MySQL – Failover in Chain Replication

failoverMySQLreplication

We have a 4 server setup, 1 master, 3 daisy-chained slaves, in the following setup:

A (master) -> B (slave) -> C (slave) -> D (slave)

(the servers B and C and D are running with log-slave-updates)

In normal operation everything works as expected: if we add new data to A, we see it show up quickly in B and C and D

Now we want to create a failure scenario — we shutdown A and want to make B the new master:

B (master) -> C (slave) -> D (slave)

It seems like what we want to do is fairly simple — switch B from Slave to Master

We are trying to follow the documentation "Switching Sources During Failover"
https://dev.mysql.com/doc/refman/8.0/en/replication-solutions-switch.html

The doc says " On the replica Replica 1 being promoted to become the source, issue STOP REPLICA | SLAVE and RESET MASTER."
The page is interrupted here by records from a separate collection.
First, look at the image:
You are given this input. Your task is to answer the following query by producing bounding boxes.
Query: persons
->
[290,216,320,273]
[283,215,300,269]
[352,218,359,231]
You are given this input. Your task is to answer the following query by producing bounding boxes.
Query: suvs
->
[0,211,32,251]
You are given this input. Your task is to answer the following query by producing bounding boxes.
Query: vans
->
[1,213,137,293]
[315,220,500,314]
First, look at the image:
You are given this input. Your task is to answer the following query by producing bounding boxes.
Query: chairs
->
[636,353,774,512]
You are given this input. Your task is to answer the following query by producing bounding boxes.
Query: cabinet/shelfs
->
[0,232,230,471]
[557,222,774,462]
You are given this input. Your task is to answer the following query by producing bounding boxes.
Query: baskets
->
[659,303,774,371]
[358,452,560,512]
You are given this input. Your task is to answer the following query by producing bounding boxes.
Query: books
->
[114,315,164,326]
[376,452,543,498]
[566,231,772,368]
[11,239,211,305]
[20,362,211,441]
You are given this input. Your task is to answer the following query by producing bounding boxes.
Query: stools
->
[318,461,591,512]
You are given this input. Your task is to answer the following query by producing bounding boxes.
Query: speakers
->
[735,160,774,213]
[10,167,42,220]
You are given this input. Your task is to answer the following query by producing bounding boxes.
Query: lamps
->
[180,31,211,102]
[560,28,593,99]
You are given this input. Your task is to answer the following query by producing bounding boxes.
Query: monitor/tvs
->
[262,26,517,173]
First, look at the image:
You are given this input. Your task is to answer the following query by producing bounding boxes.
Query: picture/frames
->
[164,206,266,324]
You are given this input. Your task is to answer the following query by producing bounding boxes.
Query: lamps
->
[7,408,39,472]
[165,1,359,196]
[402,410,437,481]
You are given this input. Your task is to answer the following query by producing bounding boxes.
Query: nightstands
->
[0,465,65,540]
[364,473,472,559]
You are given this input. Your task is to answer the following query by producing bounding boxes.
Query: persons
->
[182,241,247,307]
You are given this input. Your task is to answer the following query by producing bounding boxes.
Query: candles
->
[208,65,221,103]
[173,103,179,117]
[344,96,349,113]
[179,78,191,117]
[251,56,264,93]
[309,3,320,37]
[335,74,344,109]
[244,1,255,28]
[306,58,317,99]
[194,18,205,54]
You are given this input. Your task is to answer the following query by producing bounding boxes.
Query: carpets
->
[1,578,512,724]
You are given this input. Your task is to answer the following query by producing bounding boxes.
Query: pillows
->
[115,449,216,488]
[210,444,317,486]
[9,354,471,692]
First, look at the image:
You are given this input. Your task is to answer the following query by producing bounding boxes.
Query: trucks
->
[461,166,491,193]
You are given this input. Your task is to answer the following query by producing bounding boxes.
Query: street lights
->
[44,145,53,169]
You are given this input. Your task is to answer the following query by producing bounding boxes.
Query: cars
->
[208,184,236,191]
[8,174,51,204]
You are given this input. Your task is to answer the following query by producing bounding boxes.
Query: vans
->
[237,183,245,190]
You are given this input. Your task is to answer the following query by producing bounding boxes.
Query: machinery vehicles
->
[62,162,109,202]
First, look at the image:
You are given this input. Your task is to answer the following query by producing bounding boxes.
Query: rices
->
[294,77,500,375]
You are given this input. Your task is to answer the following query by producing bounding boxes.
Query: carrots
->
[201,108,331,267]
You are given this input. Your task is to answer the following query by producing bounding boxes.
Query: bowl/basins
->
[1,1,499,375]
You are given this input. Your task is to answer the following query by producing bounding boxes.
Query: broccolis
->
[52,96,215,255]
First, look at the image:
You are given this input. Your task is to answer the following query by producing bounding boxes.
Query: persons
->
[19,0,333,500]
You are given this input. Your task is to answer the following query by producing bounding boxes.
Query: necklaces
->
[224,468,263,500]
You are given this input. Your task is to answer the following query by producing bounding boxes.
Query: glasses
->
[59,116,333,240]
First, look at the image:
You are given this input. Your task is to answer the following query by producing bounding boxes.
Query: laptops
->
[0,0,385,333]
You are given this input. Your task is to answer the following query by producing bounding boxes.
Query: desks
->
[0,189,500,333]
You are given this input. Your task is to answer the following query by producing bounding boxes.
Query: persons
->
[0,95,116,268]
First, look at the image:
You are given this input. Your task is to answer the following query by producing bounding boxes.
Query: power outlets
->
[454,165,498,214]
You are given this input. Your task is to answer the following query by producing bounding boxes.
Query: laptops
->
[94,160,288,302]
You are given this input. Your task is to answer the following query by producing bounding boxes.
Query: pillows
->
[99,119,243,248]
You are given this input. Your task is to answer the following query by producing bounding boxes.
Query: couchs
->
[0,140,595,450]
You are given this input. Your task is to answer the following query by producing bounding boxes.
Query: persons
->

So if we're reading correctly, to switch B from Slave to Master all we have to do is run:

STOP SLAVE
RESET MASTER

Running "STOP SLAVE" causes no issues, but running "RESET MASTER" breaks the replication to downstream staves C and D. This is the error on C:

Last_IO_Error: Got fatal error 1236 from master when reading data from binary log: 'Client requested master to start replication from position > file size'

or sometimes:

Last_IO_Error: Got fatal error 1236 from master when reading data from binary log: 'I/O error reading log event; the first event 'mysql-bin.000001' at 14282060, the last event read from './mysql-bin.000001' at 14282683, the last byte read from './mysql-bin.000001' at 14282683.'

So what is the point of "RESET MASTER" and why does it break the chain? Is there any harm in omitting it/how does one properly do a failover in MySQL chain replication?

Best Answer

You're not switching sources so there is nothing required to migrate from an A master to a B master.

To clear up the record of A being a master of B however the following may be desirable:

  • (B) STOP SLAVE will stop (B) from trying to get more binlog events
  • (B) RESET SLAVE ALL will make (B) forget about the (A) master.
  • (B) RESET MASTER is wrong. (B) is the master of (C). It was even before (A) is removed.